**WHAT YOU NEED TO DO**
Report each line of the rows below that contains the word "railing".

**INFORMATION SHOWN**
☆ ☆ ☆ ☆

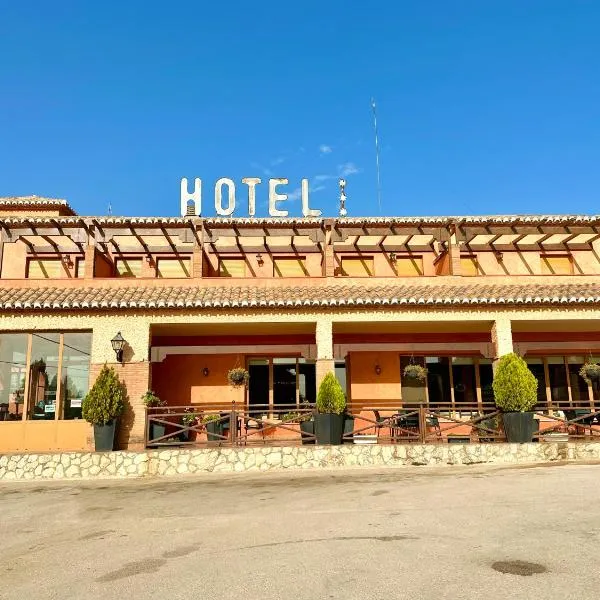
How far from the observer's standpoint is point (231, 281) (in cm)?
1855

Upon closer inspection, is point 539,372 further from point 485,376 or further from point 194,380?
point 194,380

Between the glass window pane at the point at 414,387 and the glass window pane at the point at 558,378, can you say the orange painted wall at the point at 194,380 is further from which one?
the glass window pane at the point at 558,378

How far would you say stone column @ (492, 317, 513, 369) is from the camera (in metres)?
15.7

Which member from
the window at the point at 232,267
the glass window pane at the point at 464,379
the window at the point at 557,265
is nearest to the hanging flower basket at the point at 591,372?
the glass window pane at the point at 464,379

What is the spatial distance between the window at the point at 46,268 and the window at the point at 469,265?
45.9 feet

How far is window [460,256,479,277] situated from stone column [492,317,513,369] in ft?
14.7

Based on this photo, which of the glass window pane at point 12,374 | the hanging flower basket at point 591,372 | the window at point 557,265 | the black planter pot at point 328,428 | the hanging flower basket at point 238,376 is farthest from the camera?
the window at point 557,265

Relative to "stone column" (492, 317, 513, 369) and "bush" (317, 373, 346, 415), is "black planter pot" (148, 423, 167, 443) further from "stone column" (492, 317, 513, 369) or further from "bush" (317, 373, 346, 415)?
"stone column" (492, 317, 513, 369)

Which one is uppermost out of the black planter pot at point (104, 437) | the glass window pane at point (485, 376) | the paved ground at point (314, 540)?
the glass window pane at point (485, 376)

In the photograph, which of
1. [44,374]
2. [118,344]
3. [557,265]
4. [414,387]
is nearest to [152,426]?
[118,344]

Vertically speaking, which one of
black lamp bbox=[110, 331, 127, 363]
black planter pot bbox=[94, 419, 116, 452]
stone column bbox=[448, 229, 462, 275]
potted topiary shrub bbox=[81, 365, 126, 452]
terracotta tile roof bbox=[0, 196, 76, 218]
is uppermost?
terracotta tile roof bbox=[0, 196, 76, 218]

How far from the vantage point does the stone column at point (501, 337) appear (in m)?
15.7

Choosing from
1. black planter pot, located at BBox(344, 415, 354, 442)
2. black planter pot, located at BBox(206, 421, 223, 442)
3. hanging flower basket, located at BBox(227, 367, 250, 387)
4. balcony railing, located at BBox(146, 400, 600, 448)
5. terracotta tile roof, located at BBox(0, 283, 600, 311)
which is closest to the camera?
balcony railing, located at BBox(146, 400, 600, 448)

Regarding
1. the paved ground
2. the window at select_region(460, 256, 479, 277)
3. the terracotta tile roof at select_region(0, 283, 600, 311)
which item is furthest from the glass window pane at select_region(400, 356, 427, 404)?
the paved ground
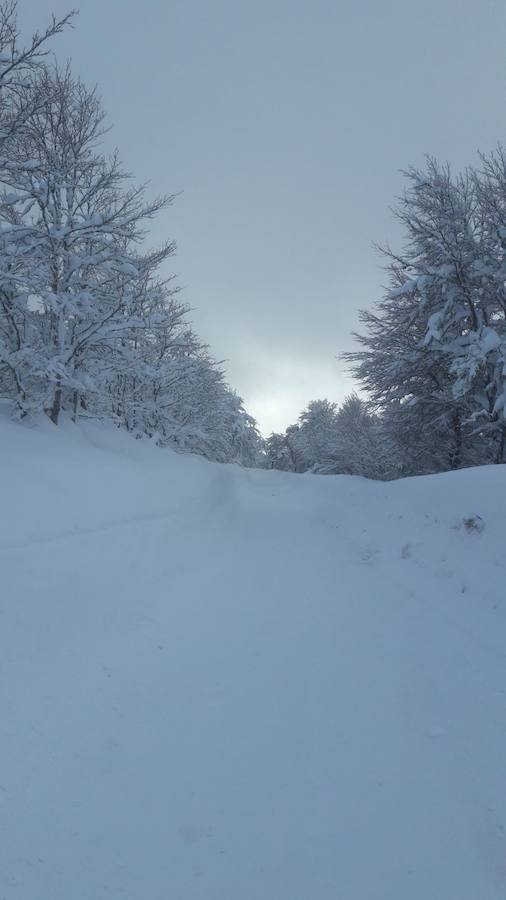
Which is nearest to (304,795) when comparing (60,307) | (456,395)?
(60,307)

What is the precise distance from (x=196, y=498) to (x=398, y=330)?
8616 mm

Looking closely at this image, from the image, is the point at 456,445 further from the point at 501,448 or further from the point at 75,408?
the point at 75,408

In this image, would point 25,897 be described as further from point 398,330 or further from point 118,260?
point 398,330

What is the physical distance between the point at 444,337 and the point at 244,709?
1190 centimetres

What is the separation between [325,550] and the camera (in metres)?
7.76

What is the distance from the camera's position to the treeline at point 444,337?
11.1 meters

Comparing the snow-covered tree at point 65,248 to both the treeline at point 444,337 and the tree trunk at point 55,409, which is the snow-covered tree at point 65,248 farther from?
the treeline at point 444,337

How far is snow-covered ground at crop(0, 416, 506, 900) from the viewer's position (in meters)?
2.14

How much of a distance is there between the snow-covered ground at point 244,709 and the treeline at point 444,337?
5.09 m

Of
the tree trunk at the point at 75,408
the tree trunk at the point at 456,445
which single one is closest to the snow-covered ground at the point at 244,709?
the tree trunk at the point at 75,408

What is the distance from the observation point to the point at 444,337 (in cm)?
1238

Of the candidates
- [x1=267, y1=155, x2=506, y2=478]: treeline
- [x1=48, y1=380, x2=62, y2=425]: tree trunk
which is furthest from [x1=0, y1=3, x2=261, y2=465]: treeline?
[x1=267, y1=155, x2=506, y2=478]: treeline

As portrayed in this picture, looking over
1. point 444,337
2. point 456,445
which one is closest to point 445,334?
point 444,337

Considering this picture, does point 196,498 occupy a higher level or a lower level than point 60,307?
lower
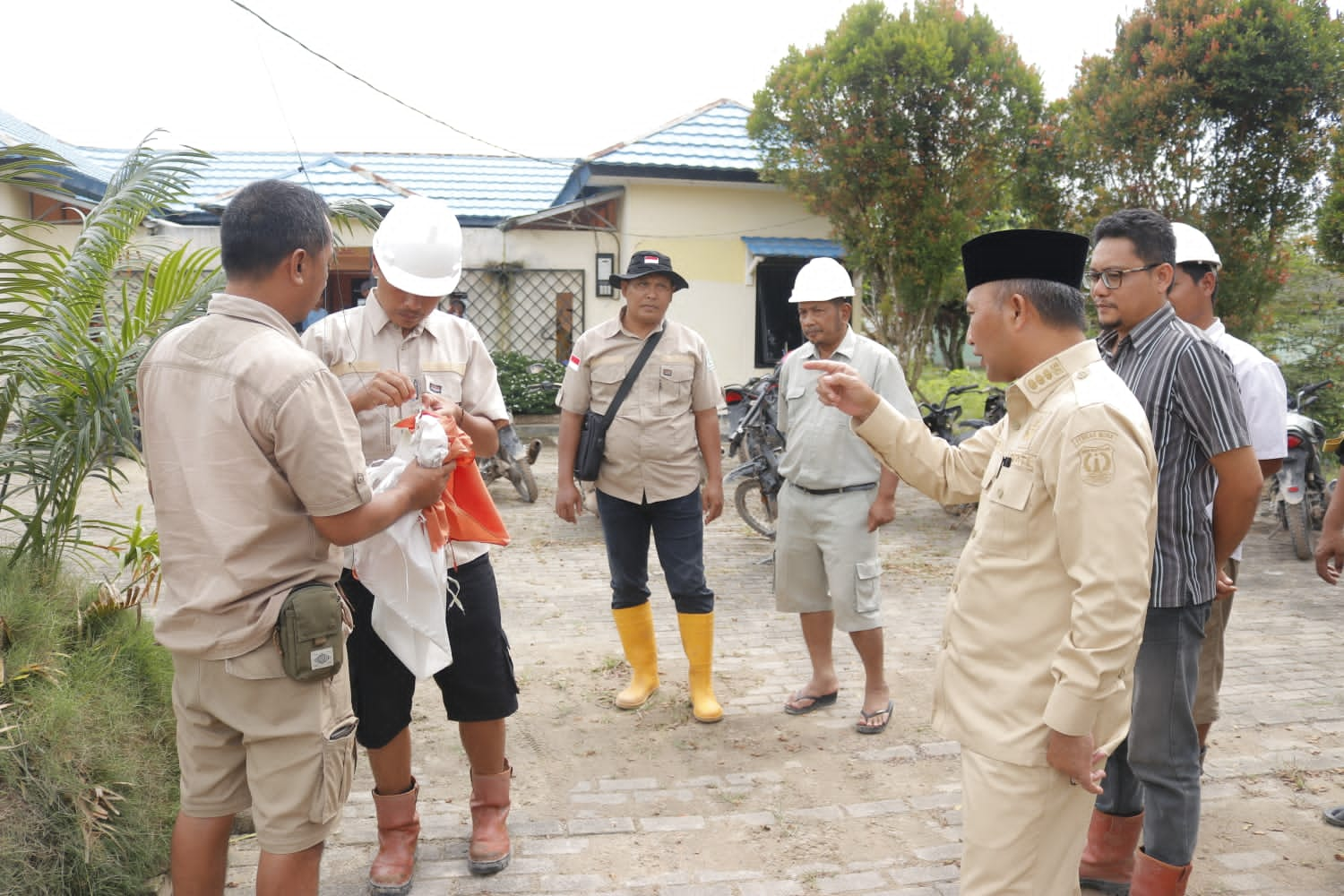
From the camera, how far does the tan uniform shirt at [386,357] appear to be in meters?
3.22

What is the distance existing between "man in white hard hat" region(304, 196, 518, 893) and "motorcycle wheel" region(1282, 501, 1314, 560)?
6.75 metres

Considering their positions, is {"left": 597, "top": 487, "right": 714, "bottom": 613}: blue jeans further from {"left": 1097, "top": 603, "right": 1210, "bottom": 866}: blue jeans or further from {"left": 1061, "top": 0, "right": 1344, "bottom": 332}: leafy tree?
{"left": 1061, "top": 0, "right": 1344, "bottom": 332}: leafy tree

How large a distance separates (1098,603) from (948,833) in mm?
1847

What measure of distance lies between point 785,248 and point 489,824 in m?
11.2

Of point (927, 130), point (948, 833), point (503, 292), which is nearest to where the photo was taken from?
point (948, 833)

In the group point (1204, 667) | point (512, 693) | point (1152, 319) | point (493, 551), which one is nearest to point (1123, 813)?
point (1204, 667)

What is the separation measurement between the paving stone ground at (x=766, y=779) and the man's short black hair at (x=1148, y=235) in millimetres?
1736

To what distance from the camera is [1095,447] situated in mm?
2139

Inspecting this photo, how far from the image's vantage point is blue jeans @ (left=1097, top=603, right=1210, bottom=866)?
9.18 feet

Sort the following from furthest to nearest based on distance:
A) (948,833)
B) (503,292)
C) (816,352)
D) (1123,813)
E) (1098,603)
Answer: (503,292), (816,352), (948,833), (1123,813), (1098,603)

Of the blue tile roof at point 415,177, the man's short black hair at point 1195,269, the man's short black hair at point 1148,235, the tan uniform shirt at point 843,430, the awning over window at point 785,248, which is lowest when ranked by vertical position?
the tan uniform shirt at point 843,430

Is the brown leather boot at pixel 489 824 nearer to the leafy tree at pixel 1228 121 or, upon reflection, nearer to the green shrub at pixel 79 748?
the green shrub at pixel 79 748

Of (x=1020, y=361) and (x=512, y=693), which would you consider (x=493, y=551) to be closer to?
(x=512, y=693)

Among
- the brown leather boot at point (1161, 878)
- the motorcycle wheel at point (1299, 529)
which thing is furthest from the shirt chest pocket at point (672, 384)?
the motorcycle wheel at point (1299, 529)
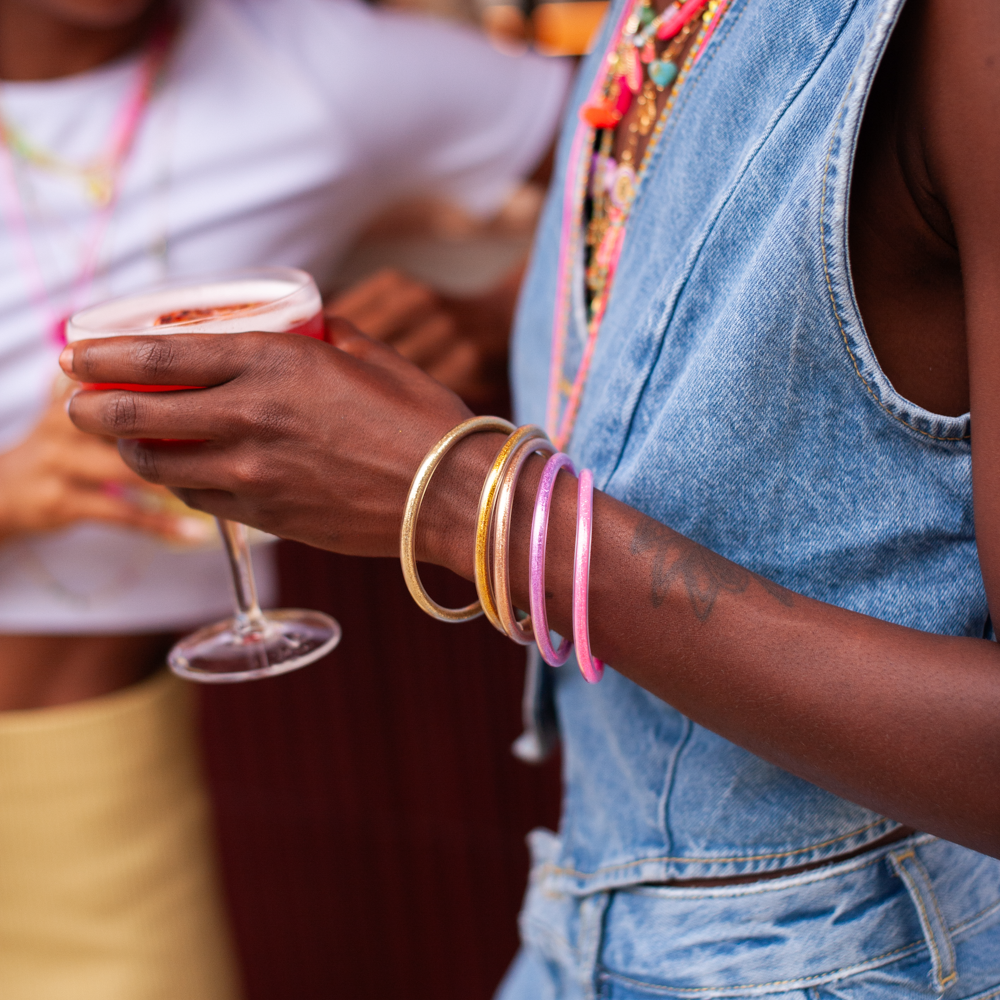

☆ ☆ ☆ ☆

**RESPONSE TO THIS TASK**
4. balcony railing, located at BBox(146, 400, 600, 448)
balcony railing, located at BBox(146, 400, 600, 448)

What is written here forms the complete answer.